I don't think interpolated strings work for variable strings. Format still exists in C# too. But of most logging features can be made by far safer, especially knowing that a lot of logging happens on very rare occasions, resulting in extremely hard-to detect bugs, especially on platforms like Android where getting the crashlog from a user (even if using the despicable remote telemetry) is by far less trivial.

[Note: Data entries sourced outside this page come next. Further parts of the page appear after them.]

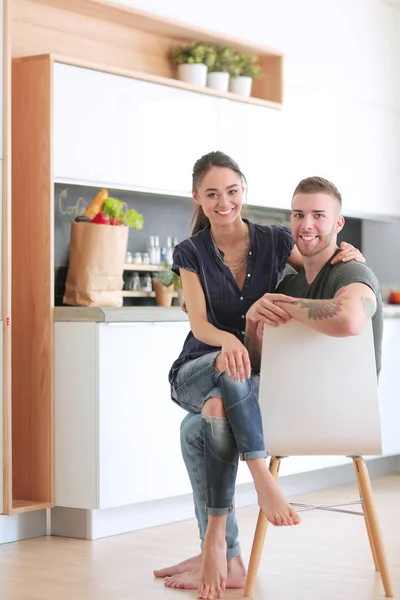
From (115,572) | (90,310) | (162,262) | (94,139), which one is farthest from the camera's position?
(162,262)

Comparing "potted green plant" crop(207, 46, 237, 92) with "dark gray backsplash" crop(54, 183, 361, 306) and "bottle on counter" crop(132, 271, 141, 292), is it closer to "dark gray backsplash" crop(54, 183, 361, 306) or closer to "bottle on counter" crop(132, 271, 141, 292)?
"dark gray backsplash" crop(54, 183, 361, 306)

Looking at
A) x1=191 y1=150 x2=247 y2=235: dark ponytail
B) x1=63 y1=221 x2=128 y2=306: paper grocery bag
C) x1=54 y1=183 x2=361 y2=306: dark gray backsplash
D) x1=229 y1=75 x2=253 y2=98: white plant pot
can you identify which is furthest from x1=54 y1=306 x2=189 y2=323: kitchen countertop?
x1=229 y1=75 x2=253 y2=98: white plant pot

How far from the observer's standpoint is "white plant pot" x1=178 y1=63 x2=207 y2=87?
4.72m

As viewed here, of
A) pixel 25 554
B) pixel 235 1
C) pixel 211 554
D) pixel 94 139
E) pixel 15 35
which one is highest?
pixel 235 1

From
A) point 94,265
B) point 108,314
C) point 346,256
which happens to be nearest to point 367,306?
point 346,256

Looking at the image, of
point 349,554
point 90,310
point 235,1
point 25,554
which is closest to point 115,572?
point 25,554

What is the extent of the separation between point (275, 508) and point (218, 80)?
8.68 feet

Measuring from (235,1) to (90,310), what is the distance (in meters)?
1.86

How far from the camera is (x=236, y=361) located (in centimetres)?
272

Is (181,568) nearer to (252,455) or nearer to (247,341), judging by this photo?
(252,455)

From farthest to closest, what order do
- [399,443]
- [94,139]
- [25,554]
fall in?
[399,443] < [94,139] < [25,554]

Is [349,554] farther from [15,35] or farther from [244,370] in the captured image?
[15,35]

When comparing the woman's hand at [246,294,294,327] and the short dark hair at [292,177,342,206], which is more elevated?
the short dark hair at [292,177,342,206]

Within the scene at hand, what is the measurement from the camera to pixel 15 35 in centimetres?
410
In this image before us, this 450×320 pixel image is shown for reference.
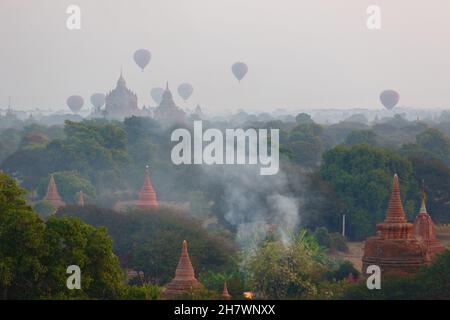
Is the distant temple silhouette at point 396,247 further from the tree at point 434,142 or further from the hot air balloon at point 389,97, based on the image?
the hot air balloon at point 389,97

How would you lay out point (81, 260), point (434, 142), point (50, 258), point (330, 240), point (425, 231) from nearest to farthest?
point (81, 260) → point (50, 258) → point (425, 231) → point (330, 240) → point (434, 142)

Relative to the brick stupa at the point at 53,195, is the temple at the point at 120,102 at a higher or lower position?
higher

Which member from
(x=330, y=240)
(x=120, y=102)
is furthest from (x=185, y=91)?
(x=330, y=240)

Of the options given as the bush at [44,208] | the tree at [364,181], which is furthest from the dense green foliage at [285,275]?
the bush at [44,208]

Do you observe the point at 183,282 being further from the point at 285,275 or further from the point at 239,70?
the point at 239,70

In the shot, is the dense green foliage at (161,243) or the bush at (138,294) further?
the dense green foliage at (161,243)

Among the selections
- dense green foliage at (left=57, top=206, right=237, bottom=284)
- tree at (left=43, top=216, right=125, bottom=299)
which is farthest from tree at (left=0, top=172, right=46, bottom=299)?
dense green foliage at (left=57, top=206, right=237, bottom=284)
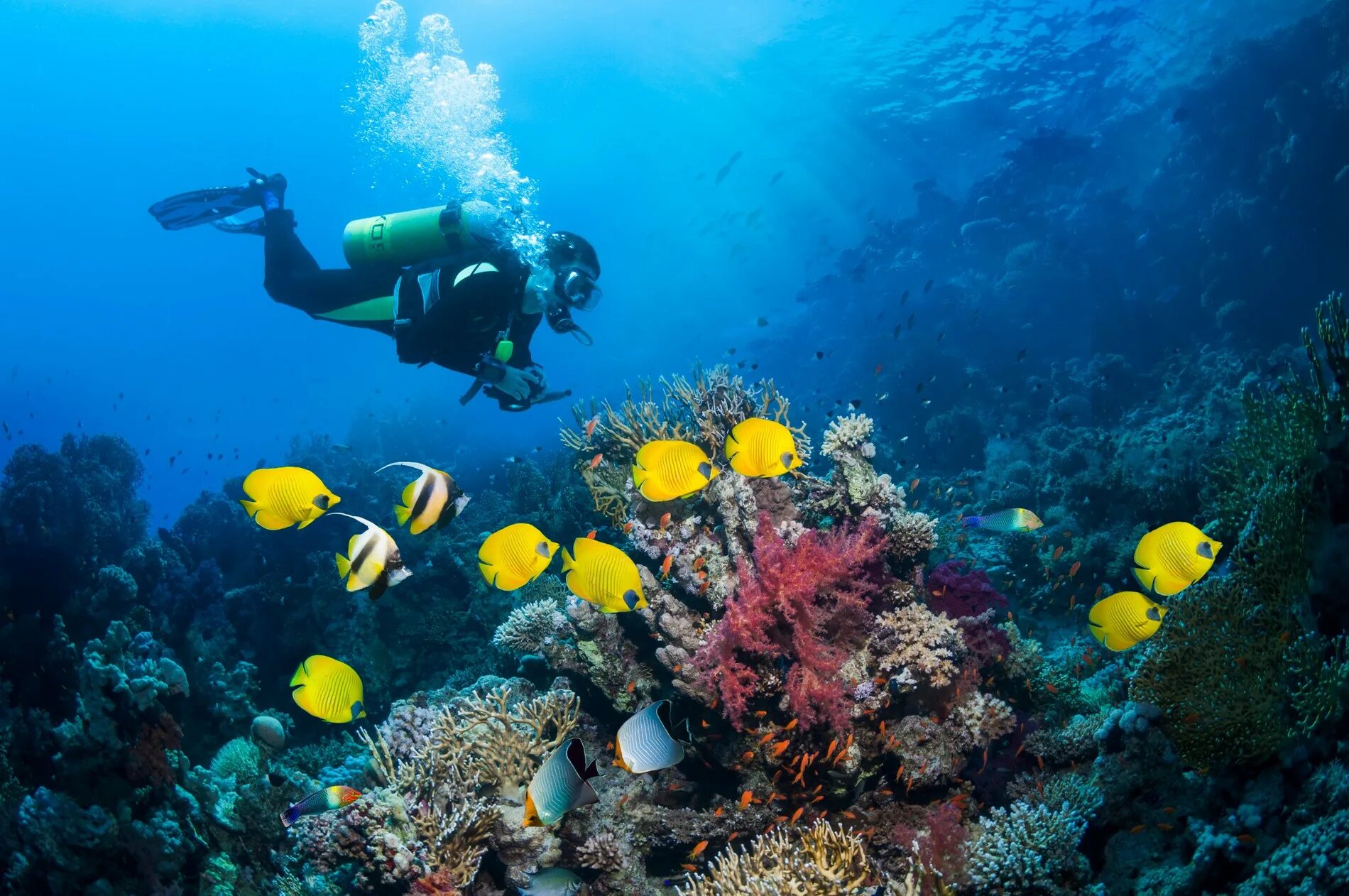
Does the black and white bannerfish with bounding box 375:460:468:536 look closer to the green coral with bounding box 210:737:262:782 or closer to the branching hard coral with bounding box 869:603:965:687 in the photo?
the branching hard coral with bounding box 869:603:965:687

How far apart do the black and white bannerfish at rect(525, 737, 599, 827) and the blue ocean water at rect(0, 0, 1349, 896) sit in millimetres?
1105

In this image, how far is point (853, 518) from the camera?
506 centimetres

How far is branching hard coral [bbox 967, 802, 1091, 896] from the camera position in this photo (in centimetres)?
319

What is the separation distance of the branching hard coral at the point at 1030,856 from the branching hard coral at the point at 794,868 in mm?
638

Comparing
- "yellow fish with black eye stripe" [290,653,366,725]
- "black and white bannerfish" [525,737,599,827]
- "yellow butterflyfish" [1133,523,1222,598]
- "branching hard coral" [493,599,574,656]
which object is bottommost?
"black and white bannerfish" [525,737,599,827]

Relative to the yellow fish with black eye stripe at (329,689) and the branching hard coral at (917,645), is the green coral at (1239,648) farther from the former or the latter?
the yellow fish with black eye stripe at (329,689)

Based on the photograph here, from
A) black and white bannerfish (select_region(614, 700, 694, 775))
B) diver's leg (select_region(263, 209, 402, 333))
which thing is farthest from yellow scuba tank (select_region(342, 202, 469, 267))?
black and white bannerfish (select_region(614, 700, 694, 775))

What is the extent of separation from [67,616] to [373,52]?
6372 centimetres

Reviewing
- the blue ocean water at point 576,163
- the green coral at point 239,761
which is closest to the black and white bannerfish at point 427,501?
the green coral at point 239,761

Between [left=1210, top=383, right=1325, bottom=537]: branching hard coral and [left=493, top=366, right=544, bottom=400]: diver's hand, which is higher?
[left=493, top=366, right=544, bottom=400]: diver's hand

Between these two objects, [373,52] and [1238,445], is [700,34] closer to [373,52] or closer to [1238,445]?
[373,52]

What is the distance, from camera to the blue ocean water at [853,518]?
3.54 m

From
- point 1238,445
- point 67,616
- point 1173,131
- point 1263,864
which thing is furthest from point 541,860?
point 1173,131

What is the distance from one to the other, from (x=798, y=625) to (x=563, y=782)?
184 centimetres
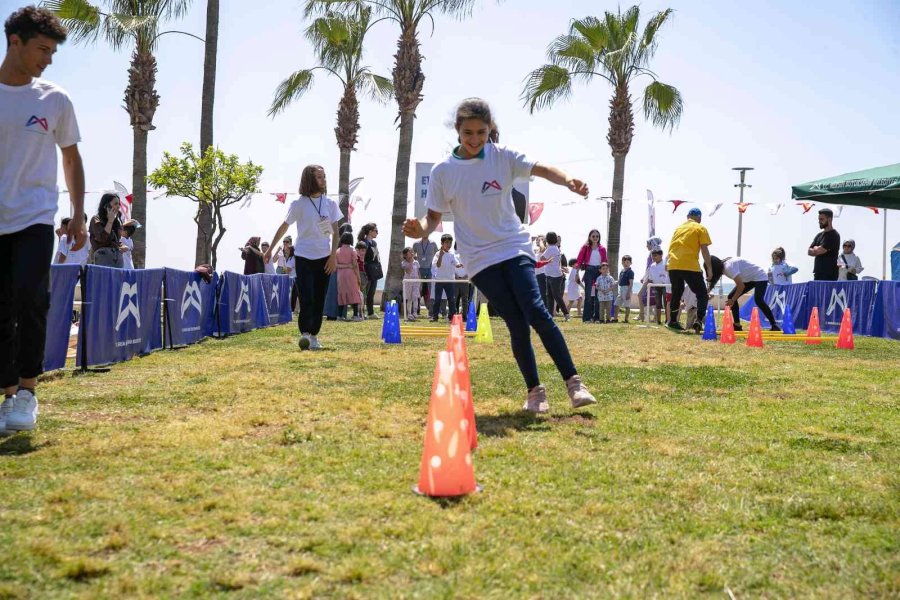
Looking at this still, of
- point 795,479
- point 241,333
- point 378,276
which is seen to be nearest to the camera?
point 795,479

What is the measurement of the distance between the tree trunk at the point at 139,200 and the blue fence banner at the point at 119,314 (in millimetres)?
11105

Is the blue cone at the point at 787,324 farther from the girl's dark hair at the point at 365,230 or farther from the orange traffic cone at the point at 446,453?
the orange traffic cone at the point at 446,453

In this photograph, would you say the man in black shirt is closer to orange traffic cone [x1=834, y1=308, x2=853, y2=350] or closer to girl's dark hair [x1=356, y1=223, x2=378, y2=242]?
orange traffic cone [x1=834, y1=308, x2=853, y2=350]

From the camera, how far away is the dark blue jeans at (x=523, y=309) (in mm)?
5160

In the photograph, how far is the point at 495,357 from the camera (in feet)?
29.1

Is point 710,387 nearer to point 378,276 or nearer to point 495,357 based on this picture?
point 495,357

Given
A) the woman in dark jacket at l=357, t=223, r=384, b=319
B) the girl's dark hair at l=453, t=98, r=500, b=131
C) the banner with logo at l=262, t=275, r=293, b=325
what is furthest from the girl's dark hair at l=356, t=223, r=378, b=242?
the girl's dark hair at l=453, t=98, r=500, b=131

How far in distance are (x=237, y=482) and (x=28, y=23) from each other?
8.25 feet

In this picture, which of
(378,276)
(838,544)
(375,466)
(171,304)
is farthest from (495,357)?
(378,276)

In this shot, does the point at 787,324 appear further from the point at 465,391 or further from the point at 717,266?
the point at 465,391

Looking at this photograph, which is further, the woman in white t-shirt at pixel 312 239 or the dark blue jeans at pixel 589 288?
the dark blue jeans at pixel 589 288

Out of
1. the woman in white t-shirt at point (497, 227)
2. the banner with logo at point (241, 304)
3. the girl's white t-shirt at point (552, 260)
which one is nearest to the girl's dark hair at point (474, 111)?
Result: the woman in white t-shirt at point (497, 227)

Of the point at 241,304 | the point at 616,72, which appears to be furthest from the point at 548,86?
the point at 241,304

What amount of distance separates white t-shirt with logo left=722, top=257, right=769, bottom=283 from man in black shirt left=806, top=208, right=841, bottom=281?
5.47ft
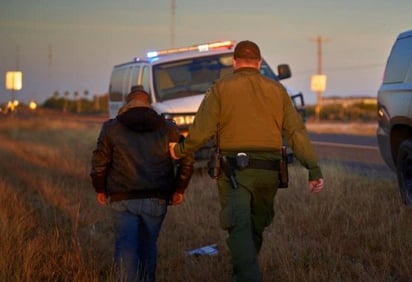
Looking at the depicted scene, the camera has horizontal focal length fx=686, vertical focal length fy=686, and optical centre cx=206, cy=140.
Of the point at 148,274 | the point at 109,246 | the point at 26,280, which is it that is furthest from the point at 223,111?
the point at 109,246

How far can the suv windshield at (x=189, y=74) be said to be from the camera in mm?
12109

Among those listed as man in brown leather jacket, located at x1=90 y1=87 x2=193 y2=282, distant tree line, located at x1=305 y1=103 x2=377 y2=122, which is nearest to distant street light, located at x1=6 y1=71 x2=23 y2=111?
man in brown leather jacket, located at x1=90 y1=87 x2=193 y2=282

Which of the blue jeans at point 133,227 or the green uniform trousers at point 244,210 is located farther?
the blue jeans at point 133,227

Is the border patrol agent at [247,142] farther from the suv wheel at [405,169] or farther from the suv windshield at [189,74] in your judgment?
the suv windshield at [189,74]

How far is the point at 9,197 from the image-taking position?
9266 mm

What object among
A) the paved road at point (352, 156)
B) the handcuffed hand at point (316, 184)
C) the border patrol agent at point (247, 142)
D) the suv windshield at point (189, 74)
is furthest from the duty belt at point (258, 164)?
the paved road at point (352, 156)

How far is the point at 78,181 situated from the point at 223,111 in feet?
26.3

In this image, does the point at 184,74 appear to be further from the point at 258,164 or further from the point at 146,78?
the point at 258,164

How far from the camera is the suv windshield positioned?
39.7ft

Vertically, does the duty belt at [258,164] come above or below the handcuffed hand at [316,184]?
above

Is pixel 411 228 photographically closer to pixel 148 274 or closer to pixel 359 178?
pixel 148 274

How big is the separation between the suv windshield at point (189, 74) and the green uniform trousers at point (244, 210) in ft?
23.6

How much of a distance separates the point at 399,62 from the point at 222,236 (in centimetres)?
298

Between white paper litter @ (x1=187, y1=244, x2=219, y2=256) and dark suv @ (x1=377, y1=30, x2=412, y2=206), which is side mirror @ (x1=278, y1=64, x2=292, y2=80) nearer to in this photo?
dark suv @ (x1=377, y1=30, x2=412, y2=206)
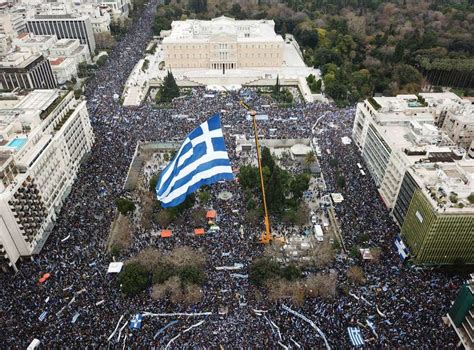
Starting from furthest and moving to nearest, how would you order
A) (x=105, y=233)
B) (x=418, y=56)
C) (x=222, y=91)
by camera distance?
(x=418, y=56) < (x=222, y=91) < (x=105, y=233)

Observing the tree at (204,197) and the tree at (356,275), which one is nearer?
the tree at (356,275)

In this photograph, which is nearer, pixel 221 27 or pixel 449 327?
pixel 449 327

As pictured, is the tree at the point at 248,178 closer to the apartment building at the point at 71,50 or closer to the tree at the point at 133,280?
the tree at the point at 133,280

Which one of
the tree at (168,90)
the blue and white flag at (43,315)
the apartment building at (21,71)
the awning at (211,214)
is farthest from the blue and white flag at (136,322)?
the apartment building at (21,71)

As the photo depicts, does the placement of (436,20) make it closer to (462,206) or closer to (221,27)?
(221,27)

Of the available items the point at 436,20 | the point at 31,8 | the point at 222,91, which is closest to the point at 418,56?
the point at 436,20

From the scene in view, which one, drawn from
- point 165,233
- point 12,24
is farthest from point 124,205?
point 12,24

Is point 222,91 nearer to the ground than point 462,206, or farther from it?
nearer to the ground

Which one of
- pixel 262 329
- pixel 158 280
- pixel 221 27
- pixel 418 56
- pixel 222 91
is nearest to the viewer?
pixel 262 329
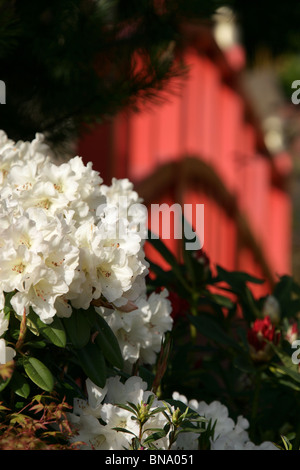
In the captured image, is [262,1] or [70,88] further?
[262,1]

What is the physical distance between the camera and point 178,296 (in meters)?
1.56

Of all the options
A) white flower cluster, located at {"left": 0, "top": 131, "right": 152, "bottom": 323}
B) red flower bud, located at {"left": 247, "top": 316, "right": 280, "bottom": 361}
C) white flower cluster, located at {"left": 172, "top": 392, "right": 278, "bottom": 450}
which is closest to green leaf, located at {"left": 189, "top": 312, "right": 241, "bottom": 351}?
red flower bud, located at {"left": 247, "top": 316, "right": 280, "bottom": 361}

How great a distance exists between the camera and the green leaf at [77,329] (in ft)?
3.33

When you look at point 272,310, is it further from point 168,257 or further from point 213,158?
point 213,158

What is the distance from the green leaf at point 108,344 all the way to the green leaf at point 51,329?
4.0 inches

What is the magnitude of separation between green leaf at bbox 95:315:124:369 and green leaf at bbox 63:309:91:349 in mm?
54

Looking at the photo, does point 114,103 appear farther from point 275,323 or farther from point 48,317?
point 48,317

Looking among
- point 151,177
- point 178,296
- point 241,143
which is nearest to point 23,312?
point 178,296

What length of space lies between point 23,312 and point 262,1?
2956 millimetres

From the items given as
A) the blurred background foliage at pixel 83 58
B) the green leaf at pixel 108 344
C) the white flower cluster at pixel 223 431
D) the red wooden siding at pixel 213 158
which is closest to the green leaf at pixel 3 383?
the green leaf at pixel 108 344

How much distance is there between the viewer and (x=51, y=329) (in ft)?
3.27

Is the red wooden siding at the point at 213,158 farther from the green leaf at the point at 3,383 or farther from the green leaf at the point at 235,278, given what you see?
the green leaf at the point at 3,383

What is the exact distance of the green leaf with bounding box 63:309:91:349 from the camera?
101cm

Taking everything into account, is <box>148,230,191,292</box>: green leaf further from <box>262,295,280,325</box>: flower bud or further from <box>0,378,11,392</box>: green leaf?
<box>0,378,11,392</box>: green leaf
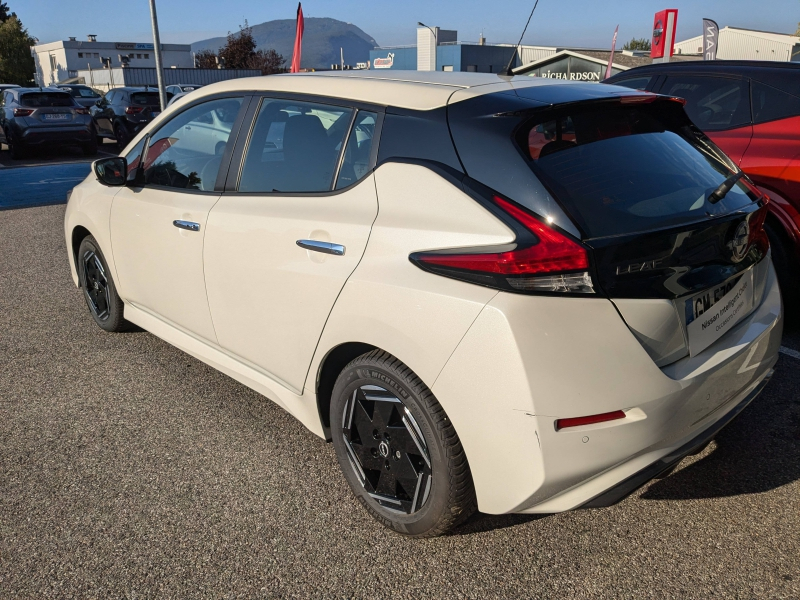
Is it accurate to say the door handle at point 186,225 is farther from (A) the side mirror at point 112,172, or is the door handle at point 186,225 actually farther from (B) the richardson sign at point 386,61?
(B) the richardson sign at point 386,61

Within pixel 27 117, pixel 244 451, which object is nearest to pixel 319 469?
pixel 244 451

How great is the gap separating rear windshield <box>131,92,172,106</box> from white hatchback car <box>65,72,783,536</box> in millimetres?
17302

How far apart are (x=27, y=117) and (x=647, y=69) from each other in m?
14.6

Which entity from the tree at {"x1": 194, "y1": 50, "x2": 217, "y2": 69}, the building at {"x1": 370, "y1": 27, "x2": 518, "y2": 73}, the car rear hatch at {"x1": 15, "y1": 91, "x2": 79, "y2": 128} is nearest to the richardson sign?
the building at {"x1": 370, "y1": 27, "x2": 518, "y2": 73}

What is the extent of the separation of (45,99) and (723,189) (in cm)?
1682

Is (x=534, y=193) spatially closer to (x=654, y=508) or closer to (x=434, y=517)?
(x=434, y=517)

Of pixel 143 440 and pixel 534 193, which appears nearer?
pixel 534 193

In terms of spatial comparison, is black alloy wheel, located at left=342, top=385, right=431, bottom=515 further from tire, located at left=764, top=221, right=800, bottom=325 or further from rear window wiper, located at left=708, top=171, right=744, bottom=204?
tire, located at left=764, top=221, right=800, bottom=325

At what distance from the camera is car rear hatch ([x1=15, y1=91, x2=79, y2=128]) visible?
15695 millimetres

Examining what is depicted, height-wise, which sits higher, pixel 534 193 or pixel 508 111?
pixel 508 111

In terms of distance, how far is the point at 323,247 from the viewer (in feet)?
8.48

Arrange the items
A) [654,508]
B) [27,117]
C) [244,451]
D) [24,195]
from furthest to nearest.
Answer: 1. [27,117]
2. [24,195]
3. [244,451]
4. [654,508]

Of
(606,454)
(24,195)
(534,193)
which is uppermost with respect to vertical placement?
(534,193)

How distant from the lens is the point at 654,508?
2748mm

But constructing basic log messages usually looks like this (not pure C# but Unity):
Debug.Log($"{name} was pressed {events.count} times");Where "$" symbol means "interpolated string", so it looks for those curly brackets. Under the hood it just asks for
name.ToString() and
count.ToString().
Also helps a lot with issue when parameters while match the type don't match the content because it's much more "human-readable" than need to count the amount of
%s and make sure that 7th corresponds to
Self.ClassName.
With my most regular error would be:
Label1.Caption := Format('%s was pressed %d times', [Events.Count, Button1.Name]);which can go undetected for multiple versions of the app and lead to rare, apparently random but persistent crashes. Forcing me to wrap literally everything inside of
try..except just to make sure that at least some hint will be displayed about where the crash occurred. E.g. debugging this crash took me almost a week:
if (ToX <= 0) or (ToY <=0) or (ToX >= Map.PredSizeX) or (ToY >= Map.PredSizeY) then
begin
ShowError('%s is trying to teleport to broken coordinates (%d, %d) on map %dx%d. Teleporting to random point instead.', [ClassName, ToX, ToY, Map.SizeX, Map.SizeY]);
TeleportToRandomPoint;
Exit;
end;
Yes, you've guessed correctly there are two versions of the procedure and one of them has
ToX, ToY as
Single, but I've forgotten about that while copy-pasting the error message when I was adding the
Single version of the procedure, so it crashes the whole game trying to convert them to
%d, %d and as the crash was reported from Android, go figure... Detecting such typos at compile time could have been so much more convenient.